En draguant la droite Macron prépare ses offensives sociale pour l’après 2022

 
Après les effets d’annonce autour de la réforme des retraites et l’application de la réforme du chômage et donc le retour de la figure du « réformateur » Emmanuel Macron cherche à nouveau à séduire à sa droite pour préparer 2022. Le discours de clôture du « Beauvau de la sécurité » est ainsi très clair. En effet, en tentant de redorer le blason de la police tout en multipliant les promesses de campagnes pour la police et en s’affirmant comme le parti de l’ordre, Macron tape sur le terrain sécuritaire que la droite lui dispute. Avec une rhétorique autour de la liberté, de l’ordre et de la sécurité, le chef de l’Etat s’adresse explicitement à l’électorat de droite. Tout y est « la sécurité est l’affaire de tous », « la nation qui fait bloc derrière ses policiers et gendarmes », « bâtir la vie tranquille », ou encore « les Français vous aiment, la nation vous aime ». Une rhétorique directement empruntée à la droite et jusqu’à l’extrême droite, en particulier Jean Marie Le Pen, à qui il reprend le slogan « la sécurité est la première des libertés ».

Ainsi ces annonces à quelques mois des présidentielles s’inscrivent bien entendu dans une séquence électorale. Alors que les sondages prédisent que seul un candidat de droite au second tour peut faire barrage au duel Macron-Le Pen, il s’agit bien évidemment ici de leur couper l’herbe sous le pied. Une confrontation d’autant plus « officielle » que Xavier Bertrand, candidat déclaré de droite, n’a pas manqué de réagir et d’accuser Macron d’être « passé à côté de la sécurité pendant tout son mandat » avant de proposer le lendemain de la clôture du Beauvau, ses mesuré sur la sécurité dans un exercice de surenchère sécuritaire et par lequel il déclare vouloir incarner le mandat de la « fin de l’impunité », à l’opposé de celui de Macron à qui il reproche d’avoir « oublié de restaurer la sécurité ».
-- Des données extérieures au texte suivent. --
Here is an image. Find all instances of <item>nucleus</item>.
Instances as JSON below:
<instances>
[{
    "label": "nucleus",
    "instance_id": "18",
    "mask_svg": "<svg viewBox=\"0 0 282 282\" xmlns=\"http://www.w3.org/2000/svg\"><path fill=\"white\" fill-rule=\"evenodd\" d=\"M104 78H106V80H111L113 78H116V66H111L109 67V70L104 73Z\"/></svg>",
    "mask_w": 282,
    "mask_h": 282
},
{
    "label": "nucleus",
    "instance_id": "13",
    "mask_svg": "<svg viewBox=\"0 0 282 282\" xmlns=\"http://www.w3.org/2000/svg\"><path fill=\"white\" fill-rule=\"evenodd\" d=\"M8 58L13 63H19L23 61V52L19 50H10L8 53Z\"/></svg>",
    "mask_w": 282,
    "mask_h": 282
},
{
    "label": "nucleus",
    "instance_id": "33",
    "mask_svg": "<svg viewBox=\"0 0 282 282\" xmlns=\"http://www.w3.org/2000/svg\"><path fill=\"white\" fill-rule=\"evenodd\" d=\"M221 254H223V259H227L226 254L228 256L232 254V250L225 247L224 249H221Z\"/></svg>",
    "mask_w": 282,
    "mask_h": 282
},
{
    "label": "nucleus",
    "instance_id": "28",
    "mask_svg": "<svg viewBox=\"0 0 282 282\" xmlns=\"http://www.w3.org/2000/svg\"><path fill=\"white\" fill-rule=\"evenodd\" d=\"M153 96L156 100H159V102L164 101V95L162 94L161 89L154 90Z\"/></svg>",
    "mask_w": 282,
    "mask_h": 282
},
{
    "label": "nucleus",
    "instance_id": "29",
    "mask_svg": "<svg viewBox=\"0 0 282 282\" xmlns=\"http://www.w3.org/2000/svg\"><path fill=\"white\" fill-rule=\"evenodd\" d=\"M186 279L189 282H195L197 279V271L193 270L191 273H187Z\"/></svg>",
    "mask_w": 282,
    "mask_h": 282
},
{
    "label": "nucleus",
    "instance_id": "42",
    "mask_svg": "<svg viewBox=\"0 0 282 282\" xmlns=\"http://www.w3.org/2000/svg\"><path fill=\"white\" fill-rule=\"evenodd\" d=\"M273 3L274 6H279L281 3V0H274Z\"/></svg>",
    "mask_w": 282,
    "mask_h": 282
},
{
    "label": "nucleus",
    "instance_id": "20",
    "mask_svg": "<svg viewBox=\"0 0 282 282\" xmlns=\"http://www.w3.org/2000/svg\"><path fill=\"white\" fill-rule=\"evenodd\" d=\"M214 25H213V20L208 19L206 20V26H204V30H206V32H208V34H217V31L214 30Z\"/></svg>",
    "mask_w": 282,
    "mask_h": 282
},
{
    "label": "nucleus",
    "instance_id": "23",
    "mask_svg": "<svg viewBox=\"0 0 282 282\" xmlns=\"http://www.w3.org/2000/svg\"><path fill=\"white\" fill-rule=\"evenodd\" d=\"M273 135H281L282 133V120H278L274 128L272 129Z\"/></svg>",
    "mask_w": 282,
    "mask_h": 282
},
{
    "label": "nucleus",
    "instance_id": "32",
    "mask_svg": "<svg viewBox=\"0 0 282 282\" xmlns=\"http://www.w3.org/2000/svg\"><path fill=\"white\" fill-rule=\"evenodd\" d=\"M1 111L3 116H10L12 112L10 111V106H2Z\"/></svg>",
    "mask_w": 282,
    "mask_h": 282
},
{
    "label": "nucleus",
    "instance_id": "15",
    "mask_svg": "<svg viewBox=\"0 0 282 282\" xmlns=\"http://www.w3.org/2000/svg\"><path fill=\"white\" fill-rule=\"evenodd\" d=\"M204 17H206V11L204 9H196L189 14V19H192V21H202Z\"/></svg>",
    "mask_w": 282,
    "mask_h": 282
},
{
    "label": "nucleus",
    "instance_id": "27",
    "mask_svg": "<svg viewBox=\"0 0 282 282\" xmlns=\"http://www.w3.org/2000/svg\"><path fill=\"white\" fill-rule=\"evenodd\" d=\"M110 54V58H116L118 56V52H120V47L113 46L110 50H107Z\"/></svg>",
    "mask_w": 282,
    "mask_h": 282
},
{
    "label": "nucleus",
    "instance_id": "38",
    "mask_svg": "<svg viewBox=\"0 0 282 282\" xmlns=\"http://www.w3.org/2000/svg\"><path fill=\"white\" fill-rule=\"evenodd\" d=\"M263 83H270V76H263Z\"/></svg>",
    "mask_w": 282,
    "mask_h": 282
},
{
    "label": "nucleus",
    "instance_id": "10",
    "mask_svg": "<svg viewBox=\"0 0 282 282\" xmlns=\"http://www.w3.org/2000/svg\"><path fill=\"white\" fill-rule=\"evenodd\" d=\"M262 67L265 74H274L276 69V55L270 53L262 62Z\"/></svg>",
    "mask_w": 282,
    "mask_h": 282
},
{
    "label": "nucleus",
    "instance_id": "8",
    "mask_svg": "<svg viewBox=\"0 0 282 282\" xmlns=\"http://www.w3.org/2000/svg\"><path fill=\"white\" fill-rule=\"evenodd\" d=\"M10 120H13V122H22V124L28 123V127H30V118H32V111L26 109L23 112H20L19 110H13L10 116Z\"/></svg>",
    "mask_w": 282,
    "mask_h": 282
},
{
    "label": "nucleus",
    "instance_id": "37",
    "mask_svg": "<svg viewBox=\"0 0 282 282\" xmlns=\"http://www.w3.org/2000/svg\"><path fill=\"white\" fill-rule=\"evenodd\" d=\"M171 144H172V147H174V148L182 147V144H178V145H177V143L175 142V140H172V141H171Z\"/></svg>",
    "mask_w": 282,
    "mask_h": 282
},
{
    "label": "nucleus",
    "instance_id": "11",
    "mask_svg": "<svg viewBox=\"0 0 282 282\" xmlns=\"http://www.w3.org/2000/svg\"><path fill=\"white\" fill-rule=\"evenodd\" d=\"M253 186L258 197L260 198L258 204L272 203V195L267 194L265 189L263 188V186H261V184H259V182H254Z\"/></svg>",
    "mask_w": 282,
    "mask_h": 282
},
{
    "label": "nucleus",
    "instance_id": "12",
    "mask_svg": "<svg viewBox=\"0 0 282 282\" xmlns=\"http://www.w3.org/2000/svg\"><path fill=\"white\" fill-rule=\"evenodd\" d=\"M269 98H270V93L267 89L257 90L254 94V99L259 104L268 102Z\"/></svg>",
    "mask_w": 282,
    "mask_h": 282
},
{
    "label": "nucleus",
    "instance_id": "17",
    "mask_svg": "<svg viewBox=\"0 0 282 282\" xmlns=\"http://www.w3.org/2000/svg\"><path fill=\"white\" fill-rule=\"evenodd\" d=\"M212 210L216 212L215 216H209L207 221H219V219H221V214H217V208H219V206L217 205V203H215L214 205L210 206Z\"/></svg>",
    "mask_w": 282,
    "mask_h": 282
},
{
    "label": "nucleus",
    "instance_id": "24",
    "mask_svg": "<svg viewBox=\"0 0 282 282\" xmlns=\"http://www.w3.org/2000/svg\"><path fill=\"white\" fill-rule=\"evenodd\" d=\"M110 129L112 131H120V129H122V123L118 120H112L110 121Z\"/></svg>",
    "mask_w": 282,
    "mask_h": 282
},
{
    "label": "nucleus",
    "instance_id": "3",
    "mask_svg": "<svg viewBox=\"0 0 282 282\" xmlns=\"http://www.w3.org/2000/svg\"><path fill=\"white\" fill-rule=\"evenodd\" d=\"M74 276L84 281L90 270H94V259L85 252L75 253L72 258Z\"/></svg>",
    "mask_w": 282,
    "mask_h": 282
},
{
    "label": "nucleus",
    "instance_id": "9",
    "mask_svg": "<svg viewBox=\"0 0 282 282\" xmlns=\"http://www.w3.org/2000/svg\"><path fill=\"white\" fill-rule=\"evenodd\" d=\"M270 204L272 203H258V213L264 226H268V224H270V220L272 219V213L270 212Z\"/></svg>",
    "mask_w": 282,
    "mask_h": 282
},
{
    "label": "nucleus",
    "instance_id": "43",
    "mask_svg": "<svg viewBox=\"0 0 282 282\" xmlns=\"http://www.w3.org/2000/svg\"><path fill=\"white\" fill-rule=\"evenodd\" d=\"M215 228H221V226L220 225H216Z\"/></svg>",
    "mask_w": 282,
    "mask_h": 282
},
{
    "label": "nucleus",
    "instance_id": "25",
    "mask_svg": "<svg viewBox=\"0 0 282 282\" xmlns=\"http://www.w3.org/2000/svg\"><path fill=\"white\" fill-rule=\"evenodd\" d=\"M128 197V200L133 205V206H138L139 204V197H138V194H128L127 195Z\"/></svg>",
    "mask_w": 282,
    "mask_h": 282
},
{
Ce que ces annonces préfigurent c’est donc un nouveau renforcement de l’appareil policier et des violences policières qui vont avec dans les quartiers populaires, ainsi que celles qui s’abattent sur les mouvements sociaux et les piquets de grève du mouvement ouvrier. En arrière-plan l’objectif est clair : renforcer le bras armé de l’Etat et mettre tous les moyens nécessaires pour mater les futurs phénomènes sociaux et toute possibilité de révolte.